Se al terzo posto della nostra classifica non si insediano le gag è perché alcune di esse funzionano. Come piccole luci di segnalazione nel buio pesto, certe risate che si riesce a fare rischiarano la visione. Poca roba eh, ma comunque il segno tangibile che qualche buona idea in casa Sheen l'avevano. Peccato se le siano giocate in mezzo a un mare di trovate al sapor di naftalina, viste e rimasticate milioni di volte, spesso in pellicole assai migliori di questa.
C'è poi quel problema con l'ambientazione. Nell'idea di Estevez la cittadina che fa da sfondo alla sua avventura doveva essere un'assolata località di mare, con tanto di surfisti e bellezze in bikini.
Peccato che tutto paia girato in novembre a Riccione, con la luce invernale, un vento che fa gelare le estremità solo a guardare lo schermo e nessuno in giro per le strade.
Sono d'accordo che uno gira come può, quando può e con quello che ha, ma se hai un problema evidente modula la tua storia per trasformarlo in una risorsa. Cribbio Emilio, non bastava la tua sceneggiatura?
Che poi va bene, la colonna sonora curata da Stuat Copeland è un pregio, cosa che messa insieme a quel paio di scenette funzionanti, riesce a evitare a questo lavoro di finire tra i peggiori della storia.
Però dai. Cos'è quel adattamento italiano li? Volete dirmi davvero che la battuta del bar era “ci rinfreschiamo l'ugola”? Ma secondo voi, cosa diavolo vuol dire una frase del genere?
Massì tanto è tutto assurdo.
Non basta avere un paio di gag divertenti per le mani, un filo di volgarità nemmeno troppo eccessiva e due di attori buoni.
Far ridere è un mestiere molto complicato. Dimenticarsi la logica di una storia e la freschezza del ritmo porta via molto più di quello che le trovate divertenti, prese da sole, possono aggiungere.
Un bilancio in perdita al quale Estevez non è riuscito a sottrarsi. Ma anche una morale da non dimenticare mai: lasciate stare i vostri ricordi, soprattutto quando sono poco dettagliati.
A me il Giallo del Bidone Giallo pareva divertente.

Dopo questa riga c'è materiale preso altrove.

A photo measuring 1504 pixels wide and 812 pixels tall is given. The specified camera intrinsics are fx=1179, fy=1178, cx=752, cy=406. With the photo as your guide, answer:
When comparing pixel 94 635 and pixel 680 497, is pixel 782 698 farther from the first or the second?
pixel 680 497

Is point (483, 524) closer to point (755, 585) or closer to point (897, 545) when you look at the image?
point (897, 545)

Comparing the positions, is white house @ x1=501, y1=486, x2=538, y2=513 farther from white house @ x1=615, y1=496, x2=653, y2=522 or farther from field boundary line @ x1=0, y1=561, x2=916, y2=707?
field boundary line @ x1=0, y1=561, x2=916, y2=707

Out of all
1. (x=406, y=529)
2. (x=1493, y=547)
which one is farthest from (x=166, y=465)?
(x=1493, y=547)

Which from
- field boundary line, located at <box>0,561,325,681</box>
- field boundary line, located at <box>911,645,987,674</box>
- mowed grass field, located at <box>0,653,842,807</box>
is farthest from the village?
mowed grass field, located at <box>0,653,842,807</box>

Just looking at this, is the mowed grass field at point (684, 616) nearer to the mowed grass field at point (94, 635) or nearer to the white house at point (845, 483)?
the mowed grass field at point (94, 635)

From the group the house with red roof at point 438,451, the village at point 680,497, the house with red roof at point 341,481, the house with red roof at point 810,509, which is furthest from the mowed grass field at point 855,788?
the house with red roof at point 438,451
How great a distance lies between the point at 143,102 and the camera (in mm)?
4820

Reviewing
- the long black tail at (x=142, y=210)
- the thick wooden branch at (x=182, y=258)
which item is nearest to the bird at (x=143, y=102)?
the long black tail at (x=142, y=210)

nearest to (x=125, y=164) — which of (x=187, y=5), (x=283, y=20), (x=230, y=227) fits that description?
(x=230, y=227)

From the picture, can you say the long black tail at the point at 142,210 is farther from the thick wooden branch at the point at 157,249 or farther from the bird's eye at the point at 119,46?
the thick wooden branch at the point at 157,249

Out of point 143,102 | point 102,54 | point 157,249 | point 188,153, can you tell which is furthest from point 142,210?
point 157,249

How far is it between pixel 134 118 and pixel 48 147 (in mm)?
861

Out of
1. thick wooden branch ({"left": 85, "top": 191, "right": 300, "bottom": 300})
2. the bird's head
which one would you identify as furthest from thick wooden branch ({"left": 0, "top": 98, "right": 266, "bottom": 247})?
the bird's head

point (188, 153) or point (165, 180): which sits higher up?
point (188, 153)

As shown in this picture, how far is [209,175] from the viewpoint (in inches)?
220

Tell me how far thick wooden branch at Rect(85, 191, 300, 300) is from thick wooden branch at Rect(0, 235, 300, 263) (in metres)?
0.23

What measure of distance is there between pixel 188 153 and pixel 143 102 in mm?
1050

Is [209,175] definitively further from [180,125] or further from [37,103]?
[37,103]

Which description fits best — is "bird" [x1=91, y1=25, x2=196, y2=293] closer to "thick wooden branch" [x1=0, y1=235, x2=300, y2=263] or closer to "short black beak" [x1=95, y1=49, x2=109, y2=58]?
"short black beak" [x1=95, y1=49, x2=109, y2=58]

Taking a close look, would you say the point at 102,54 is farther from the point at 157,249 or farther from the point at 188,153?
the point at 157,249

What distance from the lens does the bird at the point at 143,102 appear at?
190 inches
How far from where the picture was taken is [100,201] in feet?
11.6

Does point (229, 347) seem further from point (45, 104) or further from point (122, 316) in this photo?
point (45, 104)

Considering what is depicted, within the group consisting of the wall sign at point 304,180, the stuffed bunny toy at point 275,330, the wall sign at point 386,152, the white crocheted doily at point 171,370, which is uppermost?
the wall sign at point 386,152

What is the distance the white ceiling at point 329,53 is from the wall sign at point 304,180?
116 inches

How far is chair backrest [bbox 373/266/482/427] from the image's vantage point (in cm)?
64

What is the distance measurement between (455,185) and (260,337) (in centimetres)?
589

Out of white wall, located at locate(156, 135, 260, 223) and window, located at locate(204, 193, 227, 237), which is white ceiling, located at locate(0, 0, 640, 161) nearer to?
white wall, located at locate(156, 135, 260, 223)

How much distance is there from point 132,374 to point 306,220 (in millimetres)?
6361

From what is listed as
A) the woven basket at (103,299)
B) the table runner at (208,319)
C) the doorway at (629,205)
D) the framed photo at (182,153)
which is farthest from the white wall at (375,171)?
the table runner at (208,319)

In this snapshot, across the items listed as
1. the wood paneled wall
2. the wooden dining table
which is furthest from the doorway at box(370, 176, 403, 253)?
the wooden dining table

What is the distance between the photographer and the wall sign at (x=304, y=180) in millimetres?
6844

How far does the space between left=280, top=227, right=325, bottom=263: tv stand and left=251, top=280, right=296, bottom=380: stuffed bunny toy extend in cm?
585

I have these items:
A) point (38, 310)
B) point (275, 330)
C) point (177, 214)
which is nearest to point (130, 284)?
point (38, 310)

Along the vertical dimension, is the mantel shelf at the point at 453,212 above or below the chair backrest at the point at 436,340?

Chissà cosa avrò visto quella volta.

Commenti

  1. Sempre un esperienza rivedere i film con cui siamo cresciuti da grandicelli, questo lo vedevo con una certa frequenza da bambino, lo passavano in tv, ma non so se vorrei rivederlo oggi, in compenso il tuo post è ottimo, grazie per il “sacrificio”, lo apprezzo molto. Cheers!